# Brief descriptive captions

Start of Block

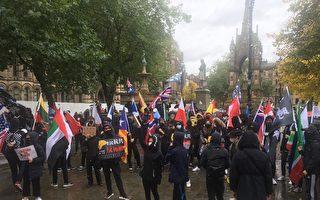 「為自由而戰」 英國多城再舉行撐港集會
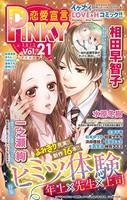 恋愛宣言PINKY vol.21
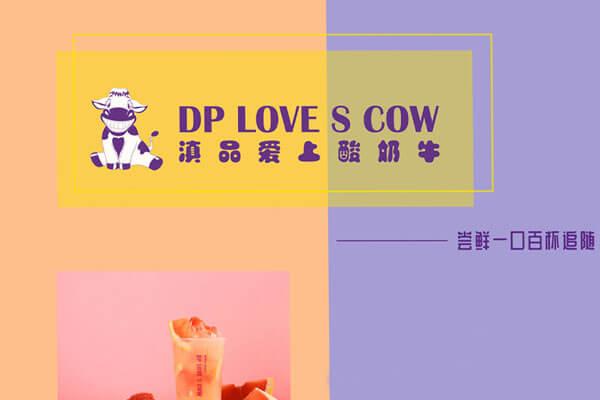 滇品愛上酸奶牛
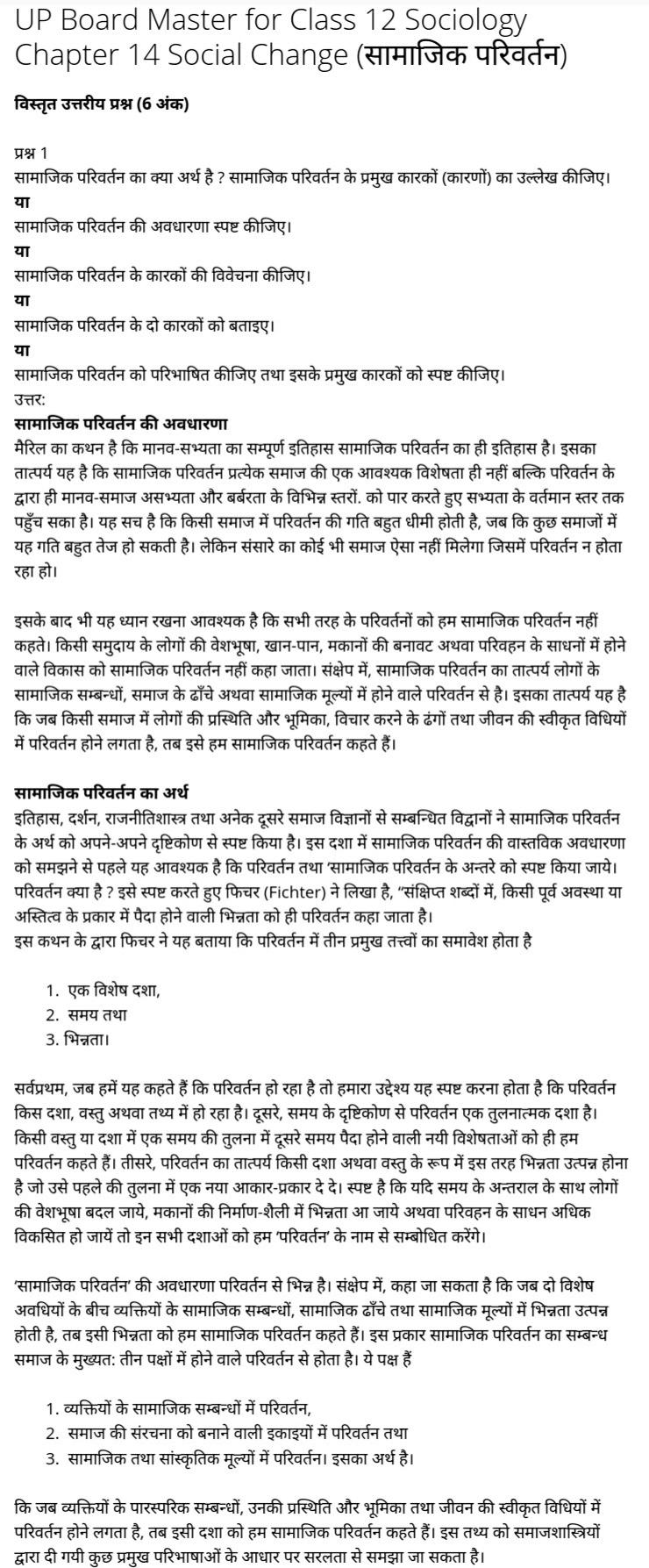 UP Board Solutions for Class 12 Sociology Chapter 14 Social Change (सामाजिक परिवर्तन)
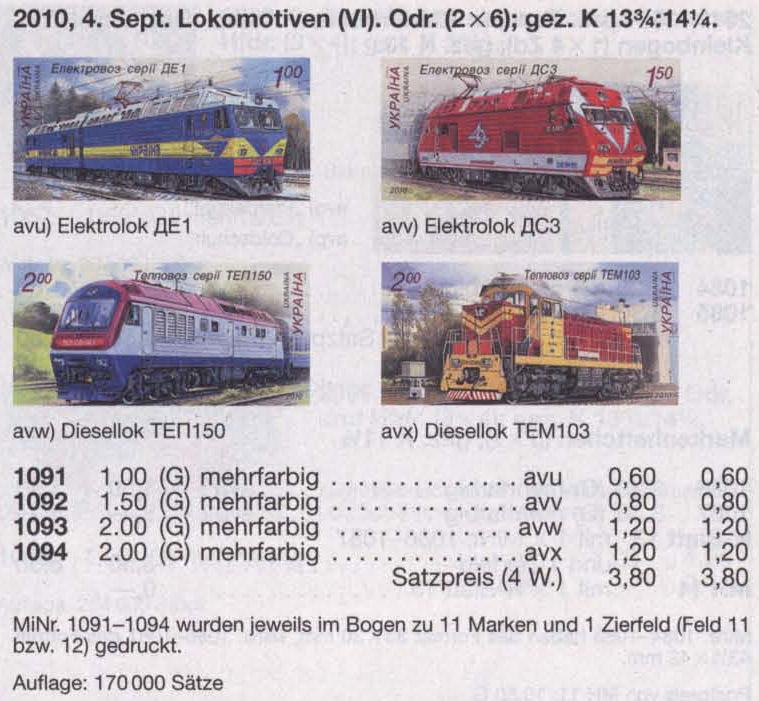 N каталог 2010 N1050 марка локомотив ДС3.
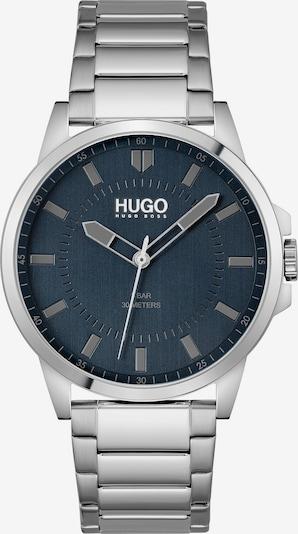 HUGO Аналогов часовник в тъмносиньо / сребърно, Преглед на продукта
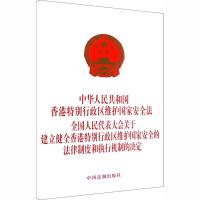 中华人民共和国香港特别行政区维护国家安全法 全国人民代表大会关于建立健全香港特别行政区维护国家安全的法律制度和执行机制的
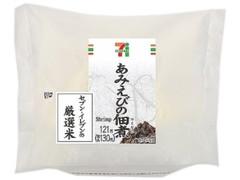 セブン-イレブン 厳選米おむすびあみえびの佃煮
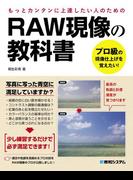 【期間限定価格】RAW現像の教科書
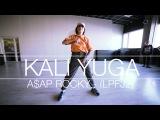 A$AP Rocky  Lord Pretty Flacko Jodye 2  Choreography by Kali Yuga  D.Side Dance Studio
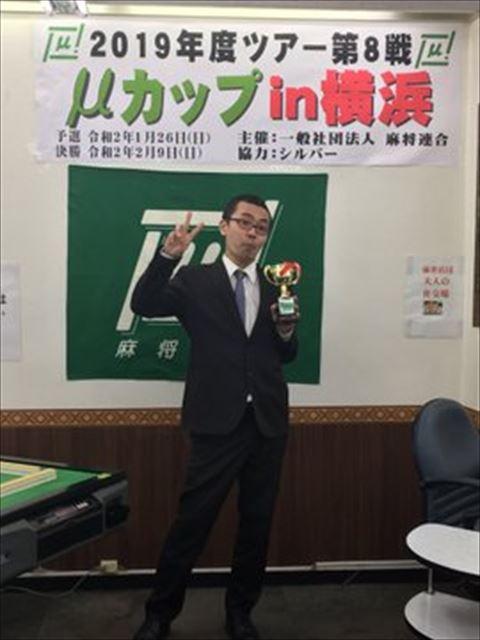 【麻将連合】2019年度 μカップイン横浜 優勝は大居 大介 ツアー!!将星に続いて公式戦2勝目!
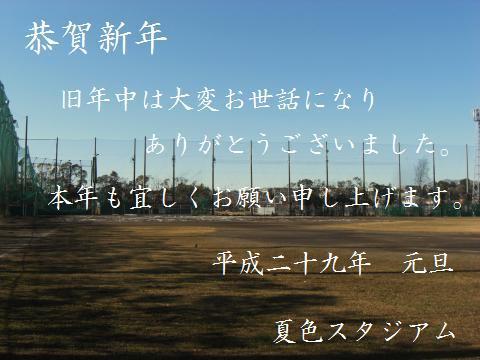 2017-01-01-8.jpg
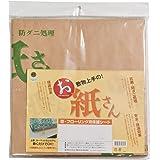 萩原 床保護マット ブラウン 6帖用 敷物用保護シート 「お紙さん」 990300570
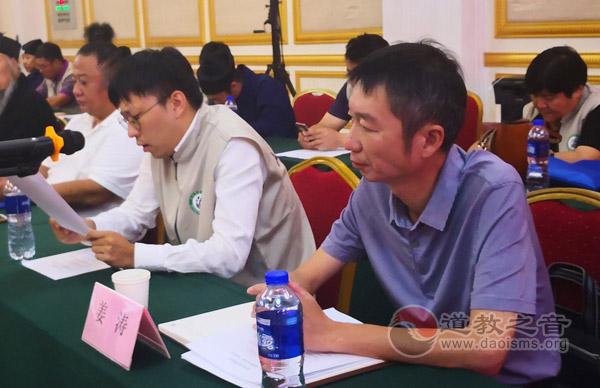 北京市道教协会召开第三届第二次会议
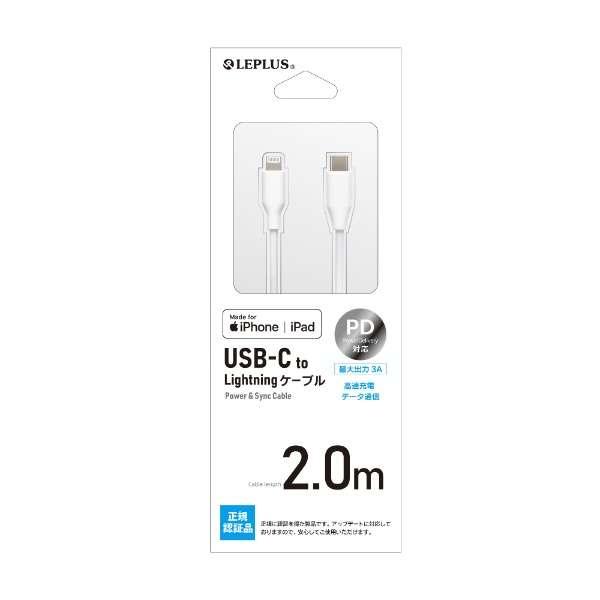 PD対応 Lightning to USB-C 充電&通信ケーブル 2.0m ホワイト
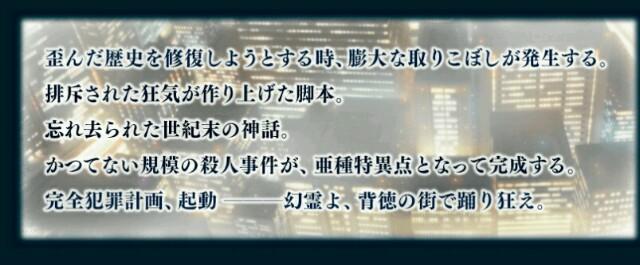 f:id:hioari96:20170217220422j:plain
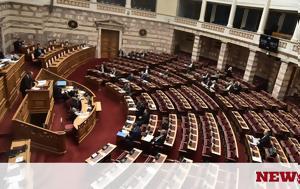 Βουλή LIVE, Σύγκρουση, vouli LIVE, sygkrousi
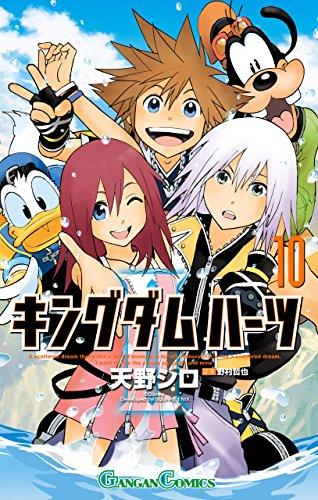 キングダム ハーツII 10巻 (デジタル版ガンガンコミックス)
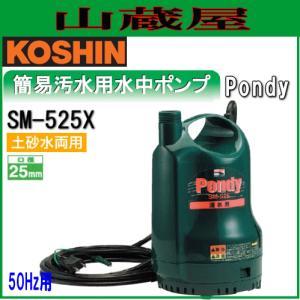 工進 簡易汚水用水中ポンプ ポンディ SM-525X(50Hz用)|yamakura110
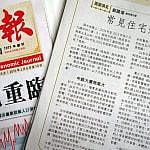 【信報專欄】常見住宅煞氣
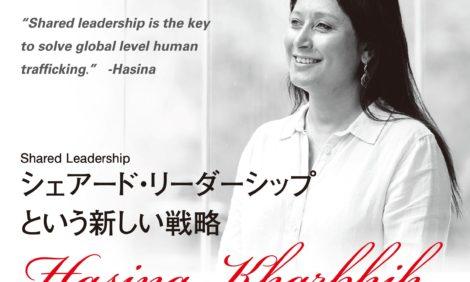 【講演会開催:2019年12月3日@東京】第14回アショカ・フェロー スピーカーシリーズ「ハシナ・カービ来日講演」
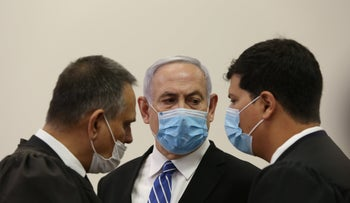 Prime Minister Benjamin Netanyahu at the first hearing of his criminal trial at the Jerusalem District Court, May 24, 2020.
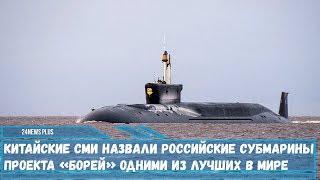 Китайцы назвали российские субмарины проекта «Борей» одними из лучших в мире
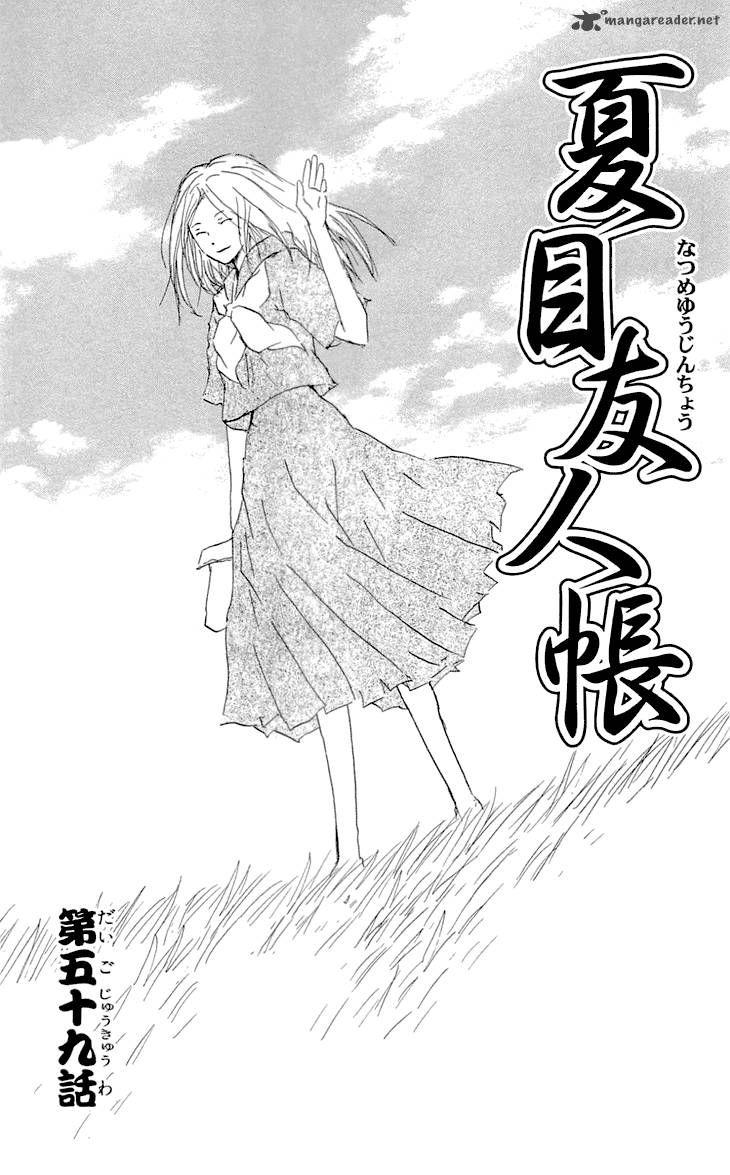 Natsume Yuujinchou 59 Page 2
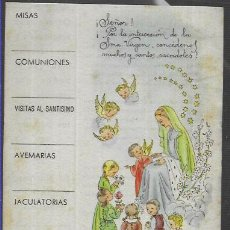 Postales: ESTAMPA * BALBINA BUSQUETS *. Lote 194281445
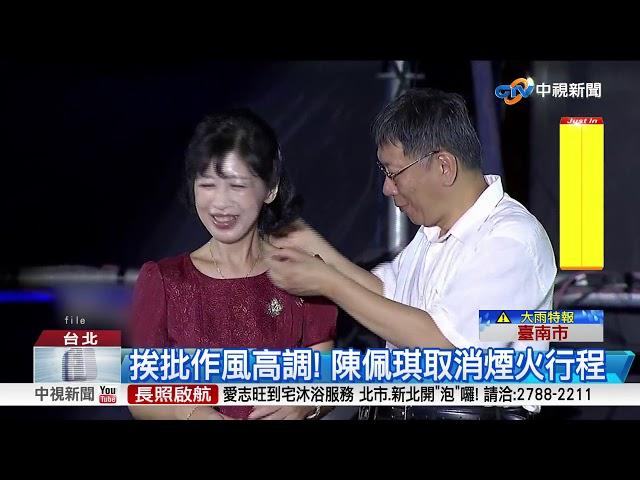 """遭批干政 陳佩琪""""深自檢討""""不出席煙火秀"""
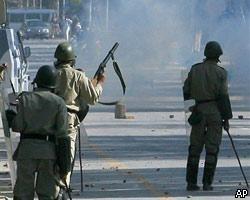 В Кабуле экстремисты обстреляли российское посольство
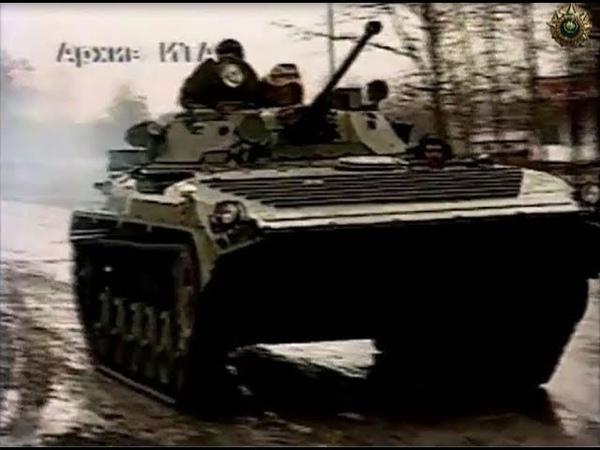 12 ноября 1992 г осетино ингушский конфликт Вторжение российской армии на территорию ЧР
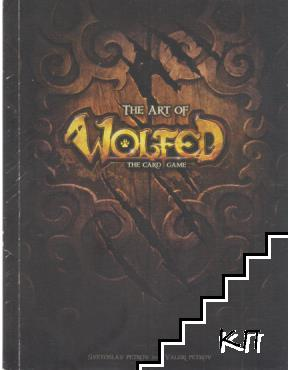 The art of Wolfed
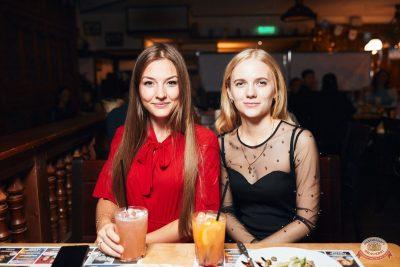«Октоберфест-2019»: выбор Короля и Королевы (первый тур), 21 сентября 2019 - Ресторан «Максимилианс» Тюмень - 64
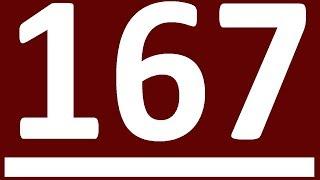 УПРАЖНЕНИЯ ГРАММАТИКА АНГЛИЙСКОГО ЯЗЫКА С НУЛЯ  УРОК 167  АНГЛИЙСКИЙ ЯЗЫК ДЛЯ СРЕДНЕГО УРОВНЯ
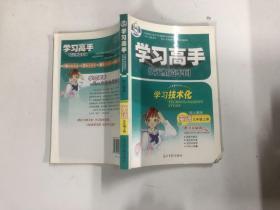 英语:九年级上册(配人教版)——学习高手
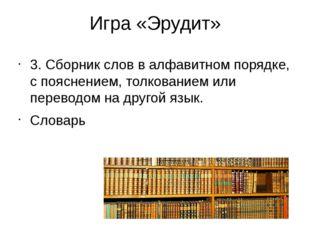 Игра «Эрудит» 3. Сборник слов в алфавитном порядке, с пояснением, толкованием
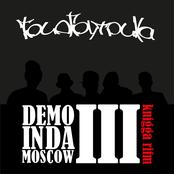 DEMO IN DA MOSCOW lll : KNIGGA RIFM l
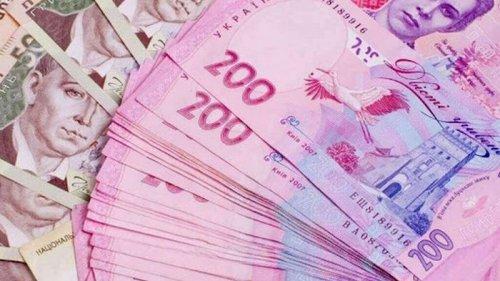 Украинцы смогут получить по две пенсии: кому и когда выдадут деньги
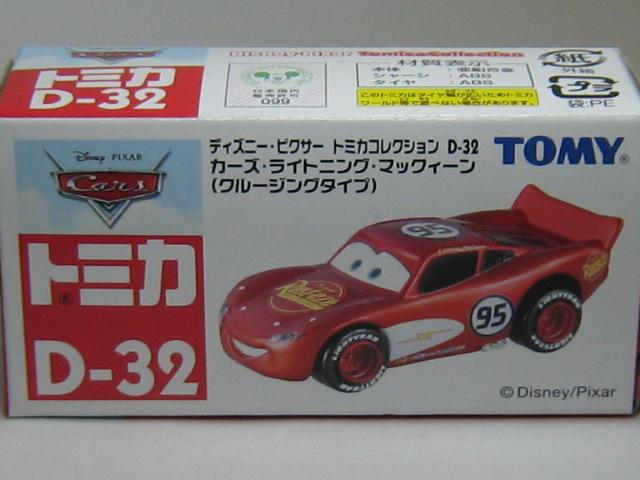 tod32cars007.jpg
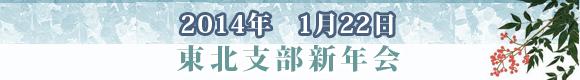 2014.01.22 東北支部新年会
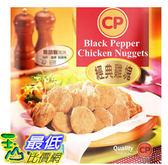 [COSCO代購] W94955 卜蜂 冷凍黑胡椒經典雞塊 3公斤 2入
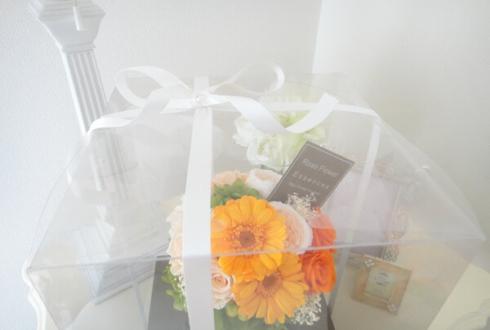 さいたま市浦和区 昇進祝いの花 プリザーブドフラワー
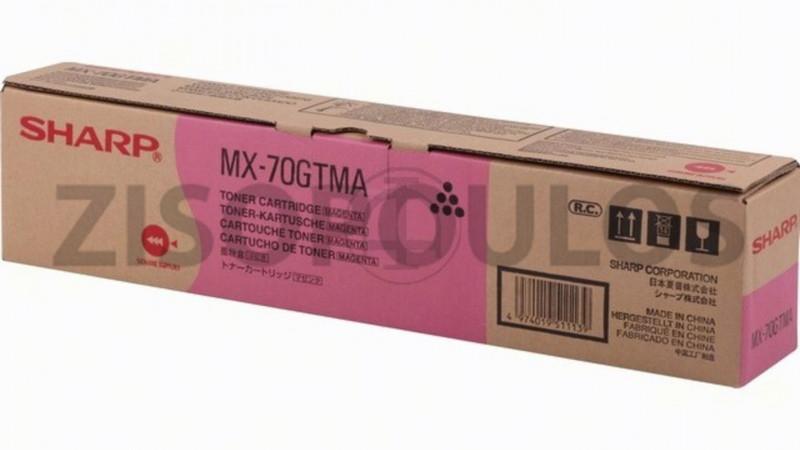 SHARP TONER MX 70GTMA MAGENTA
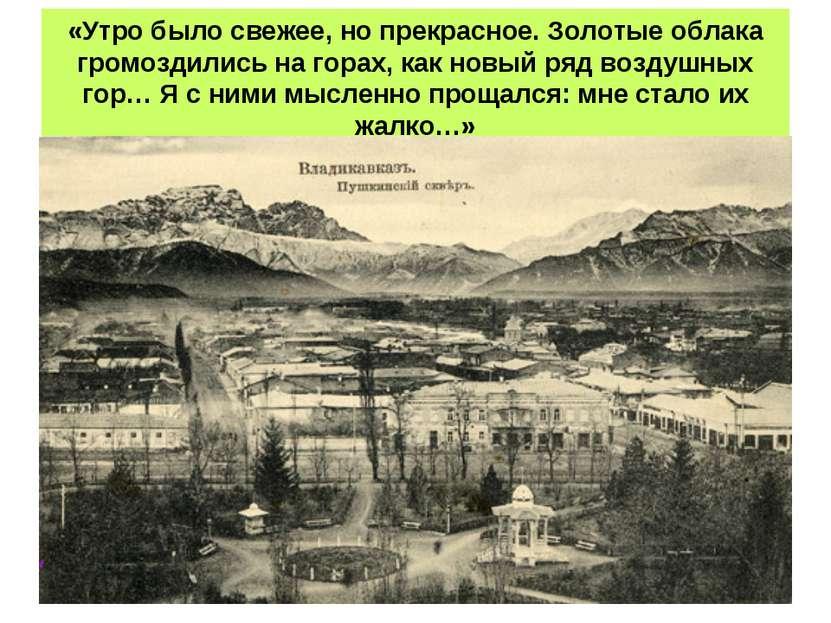 «Утро было свежее, но прекрасное. Золотые облака громоздились на горах, как н...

End of Block

# Required action
Restate, word for word, each line from the one with "英语:九年级上册(配人教版)——学习高手" to the end of the entries, both included, and keep every picture out.

# Answer to this exercise
 英语:九年级上册(配人教版)——学习高手
 Игра «Эрудит» 3. Сборник слов в алфавитном порядке, с пояснением, толкованием
 DEMO IN DA MOSCOW lll : KNIGGA RIFM l
 Украинцы смогут получить по две пенсии: кому и когда выдадут деньги
 tod32cars007.jpg
 2014.01.22 東北支部新年会
 [COSCO代購] W94955 卜蜂 冷凍黑胡椒經典雞塊 3公斤 2入
 さいたま市浦和区 昇進祝いの花 プリザーブドフラワー
 SHARP TONER MX 70GTMA MAGENTA
 «Утро было свежее, но прекрасное. Золотые облака громоздились на горах, как н...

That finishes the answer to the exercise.